Training Software Engineering Agents and Verifiers with SWE-Gym
Jiayi Pan, Xingyao Wang, Graham Neubig, Navdeep Jaitly, Heng Ji, Alane Suhr, Yizhe Zhang
2024-12-31
Summary
This paper talks about SWE-Gym, a new training environment designed to help software engineering agents learn how to solve real-world coding tasks more effectively.
What's the problem?
Training software engineering agents has been challenging because there hasn't been a comprehensive environment that includes realistic tasks and proper testing. Existing training methods often don't cover the variety of problems that software engineers face in real-life situations, making it hard for AI to learn effectively.
What's the solution?
To address this issue, the authors created SWE-Gym, which includes 2,438 real-world Python tasks sourced from popular open-source repositories. Each task comes with a codebase, an executable environment, and unit tests.

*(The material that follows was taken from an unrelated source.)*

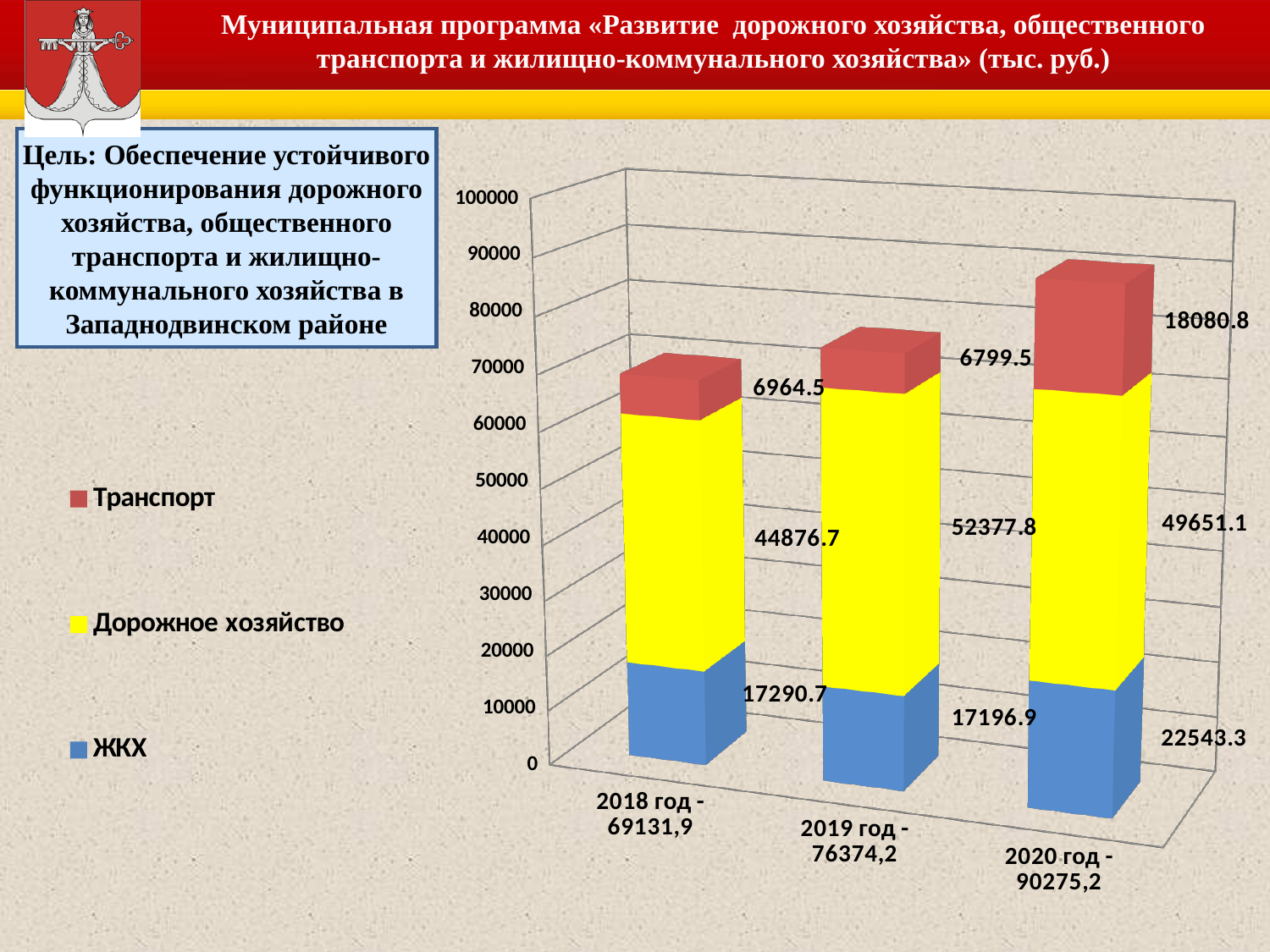
Which is larger: the ЖКХ value for 2018 год or for 2019 год? 2018 год What is the value for Дорожное хозяйство in 2019 год? 52377.8 What is the value for Транспорт in 2018 год? 6964.5 What is the value for ЖКХ in 2020 год? 22543.3 What kind of chart is shown on the slide? Stacked bar chart How many series does the legend list? 3 How many years (categories) are shown on the x axis? 3 Do the bar totals rise or fall from 2018 год to 2020 год? Rise What is the total of the stacked bar for 2020 год? 90275,2 What is the difference between the Транспорт values for 2020 год and 2019 год? 11281.3 In which year is the Транспорт value lowest? 2019 год In which year is the Дорожное хозяйство value highest? 2019 год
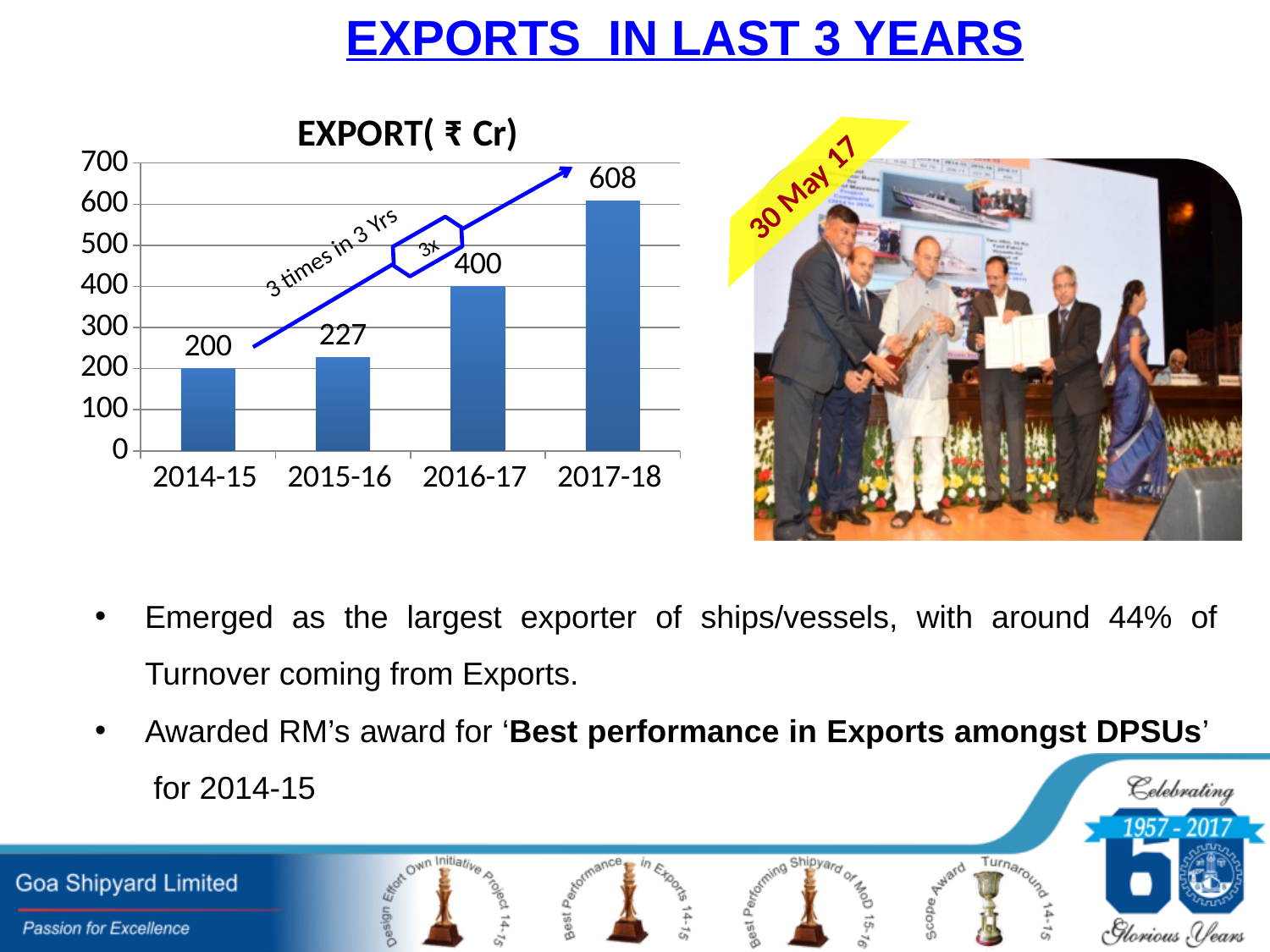
What is the export value for 2015-16? 227 Which year has the lowest export value? 2014-15 What is the title of the chart? EXPORT( ₹ Cr) Do the export values rise or fall from 2014-15 to 2017-18? Rise Which year has the highest export value? 2017-18 Which is larger, the export value for 2015-16 or for 2016-17? 2016-17 What is the export value for 2014-15? 200 What is the export value for 2016-17? 400 What kind of chart is shown? Bar chart What is the export value for 2017-18? 608 How many years are shown on the chart? 4 What is the difference between the export values for 2017-18 and 2016-17? 208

This allows the agents to practice solving actual coding problems as they would in real life. The researchers trained language model-based agents using SWE-Gym and achieved significant improvements in their ability to resolve coding issues compared to previous methods. They also introduced verifiers that help assess the agents' performance during training.
Why it matters?
This research is important because it provides a practical way to train AI systems for software engineering tasks, making them more effective and reliable. By using real-world scenarios, SWE-Gym can help develop better AI tools for programmers, ultimately improving productivity and problem-solving in the field of software development.
Abstract
We present SWE-Gym, the first environment for training real-world software engineering (SWE) agents. SWE-Gym contains 2,438 real-world Python task instances, each comprising a codebase with an executable runtime environment, unit tests, and a task specified in natural language. We use SWE-Gym to train language model based SWE agents , achieving up to 19% absolute gains in resolve rate on the popular SWE-Bench Verified and Lite test sets. We also experiment with inference-time scaling through verifiers trained on agent trajectories sampled from SWE-Gym. When combined with our fine-tuned SWE agents, we achieve 32.0% and 26.0% on SWE-Bench Verified and Lite, respectively, reflecting a new state-of-the-art for open-weight SWE agents. To facilitate further research, we publicly release SWE-Gym, models, and agent trajectories.